-- start RECORDS FOR PROCESSING --
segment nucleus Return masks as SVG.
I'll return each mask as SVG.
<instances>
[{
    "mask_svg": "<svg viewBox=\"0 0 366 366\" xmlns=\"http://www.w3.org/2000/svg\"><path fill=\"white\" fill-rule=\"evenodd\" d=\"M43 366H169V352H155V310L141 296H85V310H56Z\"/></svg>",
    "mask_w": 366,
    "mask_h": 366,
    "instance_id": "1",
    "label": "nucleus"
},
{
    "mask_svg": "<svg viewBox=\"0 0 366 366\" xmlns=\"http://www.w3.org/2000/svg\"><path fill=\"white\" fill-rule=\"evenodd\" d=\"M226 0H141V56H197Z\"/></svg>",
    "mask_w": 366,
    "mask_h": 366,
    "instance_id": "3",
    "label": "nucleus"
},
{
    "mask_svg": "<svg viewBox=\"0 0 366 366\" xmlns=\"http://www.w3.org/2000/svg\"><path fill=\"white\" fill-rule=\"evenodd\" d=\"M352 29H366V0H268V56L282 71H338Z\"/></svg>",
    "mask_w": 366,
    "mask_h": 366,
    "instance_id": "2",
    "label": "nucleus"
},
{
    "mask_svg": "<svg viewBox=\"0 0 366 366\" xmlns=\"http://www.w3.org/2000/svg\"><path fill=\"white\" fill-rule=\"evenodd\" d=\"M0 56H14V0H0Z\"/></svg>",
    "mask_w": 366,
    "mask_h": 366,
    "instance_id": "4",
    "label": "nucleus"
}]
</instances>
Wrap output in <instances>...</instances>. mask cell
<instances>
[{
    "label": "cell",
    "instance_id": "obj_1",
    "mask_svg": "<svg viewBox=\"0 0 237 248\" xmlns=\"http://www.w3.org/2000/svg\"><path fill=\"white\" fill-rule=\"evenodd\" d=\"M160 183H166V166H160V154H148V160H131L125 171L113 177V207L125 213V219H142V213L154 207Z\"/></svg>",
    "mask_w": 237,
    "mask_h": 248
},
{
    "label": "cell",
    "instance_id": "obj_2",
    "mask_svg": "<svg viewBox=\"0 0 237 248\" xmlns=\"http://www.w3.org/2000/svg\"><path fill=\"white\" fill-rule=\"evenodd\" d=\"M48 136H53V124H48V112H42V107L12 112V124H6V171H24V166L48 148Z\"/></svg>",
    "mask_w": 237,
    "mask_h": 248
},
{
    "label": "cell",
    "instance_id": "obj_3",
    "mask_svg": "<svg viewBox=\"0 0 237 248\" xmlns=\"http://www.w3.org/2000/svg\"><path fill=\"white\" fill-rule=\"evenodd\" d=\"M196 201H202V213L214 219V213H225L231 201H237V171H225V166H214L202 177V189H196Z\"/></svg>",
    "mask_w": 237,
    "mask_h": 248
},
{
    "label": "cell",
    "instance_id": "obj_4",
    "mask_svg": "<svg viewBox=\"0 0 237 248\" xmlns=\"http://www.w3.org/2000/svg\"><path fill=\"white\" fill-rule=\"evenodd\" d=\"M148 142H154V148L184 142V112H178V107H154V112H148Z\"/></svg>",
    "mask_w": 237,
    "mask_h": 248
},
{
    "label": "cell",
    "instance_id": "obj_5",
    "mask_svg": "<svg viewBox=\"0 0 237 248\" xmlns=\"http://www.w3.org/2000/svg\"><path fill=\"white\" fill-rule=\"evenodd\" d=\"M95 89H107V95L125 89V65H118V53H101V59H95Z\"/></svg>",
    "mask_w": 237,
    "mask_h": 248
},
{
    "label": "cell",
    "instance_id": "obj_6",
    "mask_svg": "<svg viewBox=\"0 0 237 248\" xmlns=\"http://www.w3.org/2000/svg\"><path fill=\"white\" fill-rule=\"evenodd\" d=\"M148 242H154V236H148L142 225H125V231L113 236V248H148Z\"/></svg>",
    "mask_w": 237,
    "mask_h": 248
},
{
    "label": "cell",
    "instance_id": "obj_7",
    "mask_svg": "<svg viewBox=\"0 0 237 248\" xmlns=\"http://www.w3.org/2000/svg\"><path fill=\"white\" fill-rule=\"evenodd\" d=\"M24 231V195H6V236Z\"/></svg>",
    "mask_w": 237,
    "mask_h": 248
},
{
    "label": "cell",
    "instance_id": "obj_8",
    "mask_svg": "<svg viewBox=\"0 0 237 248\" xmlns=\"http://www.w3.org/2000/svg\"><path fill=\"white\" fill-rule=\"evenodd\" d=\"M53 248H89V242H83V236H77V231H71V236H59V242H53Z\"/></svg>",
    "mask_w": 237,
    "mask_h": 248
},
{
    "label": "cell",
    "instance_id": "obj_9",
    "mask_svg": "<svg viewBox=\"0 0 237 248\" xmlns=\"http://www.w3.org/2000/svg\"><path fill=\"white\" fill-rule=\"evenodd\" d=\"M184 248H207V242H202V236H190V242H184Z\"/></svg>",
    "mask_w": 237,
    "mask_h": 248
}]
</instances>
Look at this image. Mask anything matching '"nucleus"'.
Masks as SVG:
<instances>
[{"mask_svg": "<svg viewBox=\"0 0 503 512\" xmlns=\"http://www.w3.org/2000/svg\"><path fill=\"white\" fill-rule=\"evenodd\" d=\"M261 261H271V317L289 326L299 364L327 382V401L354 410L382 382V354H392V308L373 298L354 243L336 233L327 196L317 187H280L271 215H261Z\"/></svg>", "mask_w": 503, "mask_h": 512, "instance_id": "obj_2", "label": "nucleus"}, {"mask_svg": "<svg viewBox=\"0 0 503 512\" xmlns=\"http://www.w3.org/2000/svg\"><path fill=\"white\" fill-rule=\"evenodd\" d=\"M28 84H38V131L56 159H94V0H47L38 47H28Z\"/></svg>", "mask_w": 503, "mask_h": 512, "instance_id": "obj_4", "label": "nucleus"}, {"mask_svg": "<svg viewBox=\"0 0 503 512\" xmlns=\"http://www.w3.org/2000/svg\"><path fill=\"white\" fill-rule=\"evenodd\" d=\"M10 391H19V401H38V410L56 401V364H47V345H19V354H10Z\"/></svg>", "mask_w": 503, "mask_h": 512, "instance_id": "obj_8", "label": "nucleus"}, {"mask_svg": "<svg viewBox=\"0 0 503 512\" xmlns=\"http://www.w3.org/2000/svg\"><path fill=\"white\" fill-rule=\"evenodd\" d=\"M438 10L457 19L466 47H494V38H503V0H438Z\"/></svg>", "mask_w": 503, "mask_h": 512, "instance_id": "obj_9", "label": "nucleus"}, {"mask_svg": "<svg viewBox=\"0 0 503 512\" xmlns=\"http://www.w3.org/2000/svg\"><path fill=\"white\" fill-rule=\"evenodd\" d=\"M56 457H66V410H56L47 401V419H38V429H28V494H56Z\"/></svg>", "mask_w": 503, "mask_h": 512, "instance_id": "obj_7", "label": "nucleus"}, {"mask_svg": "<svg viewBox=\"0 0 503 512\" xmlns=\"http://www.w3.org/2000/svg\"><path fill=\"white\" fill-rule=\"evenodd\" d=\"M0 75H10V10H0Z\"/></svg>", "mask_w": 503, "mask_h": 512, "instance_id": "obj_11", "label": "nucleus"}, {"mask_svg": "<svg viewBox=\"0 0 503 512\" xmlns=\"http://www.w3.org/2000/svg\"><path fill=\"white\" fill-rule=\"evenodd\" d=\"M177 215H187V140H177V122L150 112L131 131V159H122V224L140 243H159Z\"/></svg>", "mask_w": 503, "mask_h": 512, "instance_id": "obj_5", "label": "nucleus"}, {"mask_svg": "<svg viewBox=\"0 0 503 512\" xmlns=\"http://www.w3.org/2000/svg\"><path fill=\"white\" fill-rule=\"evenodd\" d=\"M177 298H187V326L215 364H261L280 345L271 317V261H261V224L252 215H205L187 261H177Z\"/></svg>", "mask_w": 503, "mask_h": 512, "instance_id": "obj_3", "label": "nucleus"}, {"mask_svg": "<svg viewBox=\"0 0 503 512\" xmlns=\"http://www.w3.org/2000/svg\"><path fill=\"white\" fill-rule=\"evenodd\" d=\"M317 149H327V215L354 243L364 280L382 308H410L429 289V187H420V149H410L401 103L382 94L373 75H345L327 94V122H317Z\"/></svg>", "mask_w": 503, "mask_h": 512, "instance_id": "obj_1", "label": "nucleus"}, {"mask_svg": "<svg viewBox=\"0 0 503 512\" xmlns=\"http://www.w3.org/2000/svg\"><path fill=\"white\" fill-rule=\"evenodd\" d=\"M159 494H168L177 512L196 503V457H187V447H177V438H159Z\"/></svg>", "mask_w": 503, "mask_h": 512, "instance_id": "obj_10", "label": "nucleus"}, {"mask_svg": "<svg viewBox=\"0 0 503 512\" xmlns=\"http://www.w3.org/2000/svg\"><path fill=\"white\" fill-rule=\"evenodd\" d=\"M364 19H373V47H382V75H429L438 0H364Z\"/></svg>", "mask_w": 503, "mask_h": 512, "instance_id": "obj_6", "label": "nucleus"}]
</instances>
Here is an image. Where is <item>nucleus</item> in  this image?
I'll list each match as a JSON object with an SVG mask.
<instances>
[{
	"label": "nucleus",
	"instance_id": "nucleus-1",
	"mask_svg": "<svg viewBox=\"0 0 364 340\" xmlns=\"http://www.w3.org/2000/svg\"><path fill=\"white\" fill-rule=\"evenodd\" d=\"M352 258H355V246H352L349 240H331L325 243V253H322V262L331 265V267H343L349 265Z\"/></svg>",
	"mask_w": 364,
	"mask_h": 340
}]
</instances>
-- end RECORDS FOR PROCESSING --
TO BE DONE: Count the lines in the rows above that contain the string "this", with case counting, and reply with only the number.

REPLY: 2